The Space Development Agency’s warfighter council will set requirements in March for the second large batch of satellites to join the Transport Layer of the agency’s National Defense Space Architecture, a planned constellation in low Earth orbit. A solicitation will then go out in the “late spring of 2023,” SDA director Derek M. Tournear said Nov. 10.
While the agency is still waiting to hear from the council before it finalizes the minimum viable product and exact force design structure for the Tranche 2 Transport Layer, Tournear indicated that the tranche will include “250-ish” satellites for data transport.
That’s about twice the number of satellites included in the Tranche 1 Transport Layer. SDA awarded contracts for that tranche’s 126 satellites in February. The number would also well exceed how many satellites the Space Force currently has in orbit.
SDA’s warfighter council meets twice yearly and guides the agency’s process for determining what capabilities are most important. The council’s next meeting is in March, Tournear said during a webcast hosted by the National Security Space Association, and the goal is to release a request for proposals for the Trance 2 Transport Layer “shortly thereafter.”
After that, a contract award will likely follow in the summer of 2023, Tournear said, which would keep the program in line “so that we can hit that September 2026 launch date” planned for Tranche 2.
Meanwhile, Tranche 2 of the architecture’s Tracking Layer won’t be far behind, as SDA will once again rely on the March meeting of the warfighter council to fully set requirements.
“We’re looking at on the order of 50 Tracking satellites,” Tournear said. “And the mixture between wide-field-of-view and medium-field-of-view will be determined during the warfighter council … and that will come out later in summer or early fall of 2023, is when the Tranche 2 Tracking solicitation will go.”
Like the Transport Layer, the second tranche of the Tracking Layer, responsible for missile tracking and missile warning, will be roughly double the size of Tranche 1. SDA awarded contracts for 28 satellites for the Tranche 1 Tracking Layer in July.
For both the Transport and Tracking Layers, Tournear said, the main difference between Tranche 1 and Tranche 2 will be the expansion of coverage provided. SDA has referred to Tranche 1 as providing “initial warfighting capability.”
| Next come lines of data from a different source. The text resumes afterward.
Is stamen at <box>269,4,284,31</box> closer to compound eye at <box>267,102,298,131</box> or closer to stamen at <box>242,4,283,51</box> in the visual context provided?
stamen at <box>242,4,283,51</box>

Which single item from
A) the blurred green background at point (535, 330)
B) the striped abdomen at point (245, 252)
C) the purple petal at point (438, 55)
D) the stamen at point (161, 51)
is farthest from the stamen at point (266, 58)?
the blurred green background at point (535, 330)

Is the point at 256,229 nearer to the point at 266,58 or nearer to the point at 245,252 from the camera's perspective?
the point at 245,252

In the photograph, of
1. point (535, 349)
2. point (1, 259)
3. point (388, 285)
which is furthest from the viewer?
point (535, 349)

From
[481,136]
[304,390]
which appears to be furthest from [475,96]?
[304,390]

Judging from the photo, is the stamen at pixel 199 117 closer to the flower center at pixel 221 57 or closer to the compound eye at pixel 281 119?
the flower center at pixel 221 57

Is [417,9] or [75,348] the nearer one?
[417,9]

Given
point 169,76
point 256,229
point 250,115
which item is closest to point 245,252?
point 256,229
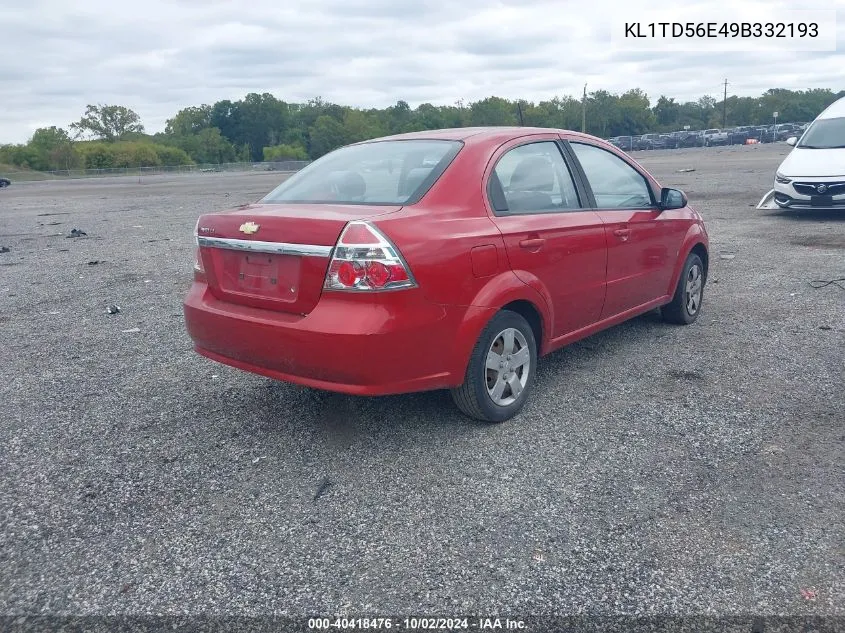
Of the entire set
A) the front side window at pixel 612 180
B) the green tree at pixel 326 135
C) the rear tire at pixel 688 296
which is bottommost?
the rear tire at pixel 688 296

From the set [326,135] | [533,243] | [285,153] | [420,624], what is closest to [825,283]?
[533,243]

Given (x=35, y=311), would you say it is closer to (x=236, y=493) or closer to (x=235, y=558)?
(x=236, y=493)

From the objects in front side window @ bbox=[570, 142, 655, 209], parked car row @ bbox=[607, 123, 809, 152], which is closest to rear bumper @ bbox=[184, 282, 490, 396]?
front side window @ bbox=[570, 142, 655, 209]

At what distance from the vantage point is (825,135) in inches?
516

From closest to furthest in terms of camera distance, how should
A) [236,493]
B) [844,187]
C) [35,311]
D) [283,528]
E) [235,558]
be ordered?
[235,558], [283,528], [236,493], [35,311], [844,187]

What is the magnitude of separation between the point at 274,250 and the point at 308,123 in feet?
401

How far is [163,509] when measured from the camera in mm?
3375

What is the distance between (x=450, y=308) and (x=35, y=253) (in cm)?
1047

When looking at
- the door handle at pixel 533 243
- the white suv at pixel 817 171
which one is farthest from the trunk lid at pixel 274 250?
the white suv at pixel 817 171

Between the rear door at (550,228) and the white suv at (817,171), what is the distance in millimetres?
8886

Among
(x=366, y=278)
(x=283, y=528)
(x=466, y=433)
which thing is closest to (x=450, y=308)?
(x=366, y=278)

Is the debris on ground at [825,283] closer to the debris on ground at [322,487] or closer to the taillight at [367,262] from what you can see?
the taillight at [367,262]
“It will allow us persistence over given regions of the globe,” Tournear said. “Tranche 2 will give us complete global persistence. So we don’t have to do any kind of prioritization over different areas of the globe. It’ll also give us enough satellites to where we have built-in resilience just because of the numbers of satellites.”
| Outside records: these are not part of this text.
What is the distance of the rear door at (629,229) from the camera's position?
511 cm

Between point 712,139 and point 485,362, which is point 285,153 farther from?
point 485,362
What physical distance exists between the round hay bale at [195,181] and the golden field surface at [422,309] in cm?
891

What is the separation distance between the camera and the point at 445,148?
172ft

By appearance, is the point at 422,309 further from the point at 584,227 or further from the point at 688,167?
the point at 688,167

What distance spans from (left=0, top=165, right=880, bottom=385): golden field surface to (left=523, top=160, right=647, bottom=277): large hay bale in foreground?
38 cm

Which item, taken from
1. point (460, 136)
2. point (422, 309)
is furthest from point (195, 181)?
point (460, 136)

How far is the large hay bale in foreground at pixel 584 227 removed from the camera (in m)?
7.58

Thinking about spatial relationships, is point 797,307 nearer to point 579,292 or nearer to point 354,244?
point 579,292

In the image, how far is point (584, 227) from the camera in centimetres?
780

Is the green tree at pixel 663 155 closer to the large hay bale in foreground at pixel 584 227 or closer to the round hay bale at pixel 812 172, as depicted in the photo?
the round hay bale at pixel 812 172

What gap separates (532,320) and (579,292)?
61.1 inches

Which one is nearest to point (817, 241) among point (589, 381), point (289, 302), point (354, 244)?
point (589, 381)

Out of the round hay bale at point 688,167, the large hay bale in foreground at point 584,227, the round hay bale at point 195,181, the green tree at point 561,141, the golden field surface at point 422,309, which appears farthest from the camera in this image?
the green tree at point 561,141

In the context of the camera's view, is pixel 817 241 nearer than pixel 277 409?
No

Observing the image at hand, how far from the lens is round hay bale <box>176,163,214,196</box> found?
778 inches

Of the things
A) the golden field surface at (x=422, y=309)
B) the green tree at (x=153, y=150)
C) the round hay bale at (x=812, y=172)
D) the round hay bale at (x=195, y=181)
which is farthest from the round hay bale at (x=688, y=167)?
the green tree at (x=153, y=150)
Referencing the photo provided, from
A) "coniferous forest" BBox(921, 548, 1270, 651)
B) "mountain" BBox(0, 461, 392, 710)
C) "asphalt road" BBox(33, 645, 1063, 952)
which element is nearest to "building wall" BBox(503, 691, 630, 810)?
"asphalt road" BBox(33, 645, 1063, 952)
In the meantime, Tranche 1 is scheduled to begin launching in September 2024 and should be finished by mid-2025, Tournear indicated. And that timing could be key as Pentagon officials continue to warn that China is building up its capabilities, with the goal of having the ability to invade Taiwan by 2027.
“It’s no mystery that [Chinese president] Xi Jinping has given his military until 2027 to develop the military capability to forcefully reunify with Taiwan, if he makes the decision to do that,” undersecretary of defense for policy Colin Kahl said in September.
Should such a timeline come to pass, Tranche 1 will be “ready for the fight in that timeframe” and capable of providing coverage for the U.S. Indo-Pacific Command area of responsibility, Tournear said.
“That will give you the persistence over INDOPACOM for those real-time tactical data links,” Tournear said. “So that means we will be able to tie in their existing fielded radios … so those tactical radios that our war fighters use on the ground, on ships, and in the air, they’ll be able to talk to the satellites. They’ll be able to communicate targeting data back and forth within each other. Eeven though they’re outside of what would traditionally be supported by a tactical data link, the space layer will be able to make that global, will be able to tie that back to targeting cells located anywhere in the globe, to be able to move that data in real time in a theater.”
More immediately, though, SDA is focused on its next industry solicitation, for the “app factory” for battle management/command and control communication—BMC3.
“Basically, it’s the software that will be used by performers on the ground to build the apps and test out the apps in a secure environment to basically do uploads onto the satellite, so that we can upgrade the BMC3 processors on orbit,” Tournear said.
The battle management function of the National Defense Space Architecture is still being fleshed out, and contractors that don’t win the deal for the app factory will still be able to build and offer applications developed for BMC3 in the coming years, Tournear said.
A draft of the solicitation for the app factory was released Nov. 9. SDA plans to listen to industry feedback and re-issue a final solicitation in February, Tournear added.